Segundo o artigo 6 da Política Nacional de Mobilidade Urbana (12.587/2012), os transportes não motorizados têm prioridade sobre os motorizados, assim como os serviços de transporte público coletivo sobre o transporte individual motorizado. Porém, a realidade é diferente. Uma pesquisa do Datasus, de 2016, aponta que o número de pedestres mortos no Brasil em acidentes foi de 8.220 e 1.348 ciclistas. Cerca de 32 ciclistas são internados por dia, o que custa R$ 14,3 milhões ao Sistema Único de Saúde. Será que investir em conscientização no trânsito e em educar a população para respeitar as regras viárias e prevenir acidentes teria um custo tão alto?

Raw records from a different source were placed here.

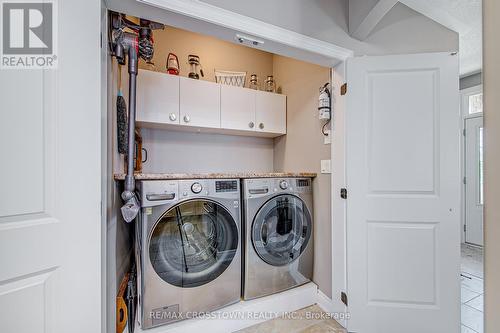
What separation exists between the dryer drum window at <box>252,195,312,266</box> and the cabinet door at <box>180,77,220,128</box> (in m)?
1.05

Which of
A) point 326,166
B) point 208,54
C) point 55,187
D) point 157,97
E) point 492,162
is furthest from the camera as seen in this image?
point 208,54

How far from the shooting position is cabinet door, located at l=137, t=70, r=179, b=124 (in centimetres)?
191

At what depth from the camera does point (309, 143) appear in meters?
2.11

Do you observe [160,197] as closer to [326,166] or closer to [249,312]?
[249,312]

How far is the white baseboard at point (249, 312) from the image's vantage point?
148cm

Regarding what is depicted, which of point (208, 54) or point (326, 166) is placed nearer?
point (326, 166)

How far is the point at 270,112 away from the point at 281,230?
4.37 ft

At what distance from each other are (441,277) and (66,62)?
8.04ft

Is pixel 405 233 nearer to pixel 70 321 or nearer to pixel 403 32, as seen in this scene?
pixel 403 32

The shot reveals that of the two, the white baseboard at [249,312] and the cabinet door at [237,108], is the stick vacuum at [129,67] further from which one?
the cabinet door at [237,108]

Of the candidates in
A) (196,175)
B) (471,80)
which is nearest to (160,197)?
(196,175)

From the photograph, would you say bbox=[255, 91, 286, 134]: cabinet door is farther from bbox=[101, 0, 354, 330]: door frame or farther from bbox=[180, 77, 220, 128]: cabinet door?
bbox=[101, 0, 354, 330]: door frame

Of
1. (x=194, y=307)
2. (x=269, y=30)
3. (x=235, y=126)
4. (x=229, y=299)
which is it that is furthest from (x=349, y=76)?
(x=194, y=307)

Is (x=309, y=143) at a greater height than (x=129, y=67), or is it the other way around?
(x=129, y=67)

Renata Falzoni, cicloativista e idealizadora do site Bike é Legal, defende que o erro está no sistema social. “Precisamos rever a forma como nos relacionamos. Devo aceitar ser atropelado a qualquer momento? Este é um problema das ruas do Brasil, a cidadania e as instituições.” Ela acredita que para o sistema brasileiro salvar vidas é caro, o que é contraditório. O erro estaria na política pública de velocidade que não condena quem mata ou atropela.

Dilemas sociais

A responsabilidade também é suaNo dia 25 de junho, na Rua Augusta, em São Paulo, cinco skatistas foram atropelados quando o motorista José Ferreira entrou acelerando sua Ford EcoSport na rua interditada para a realização do Dia Mundial do Skate. O motorista disse às autoridades que teve medo de ser linchado após os skatistas quebrarem vidros do veículo e, por isso, fugiu atropelando instintivamente.

José não é um caso isolado. Em 2011, o bancário Ricardo Neis atropelou 17 ciclistas num evento em Porto Alegre. A justificativa foi a mesma: pânico e medo de agressões. Neis foi condenado a 12 anos de prisão por tentativas de homicídio, mas ainda está em liberdade.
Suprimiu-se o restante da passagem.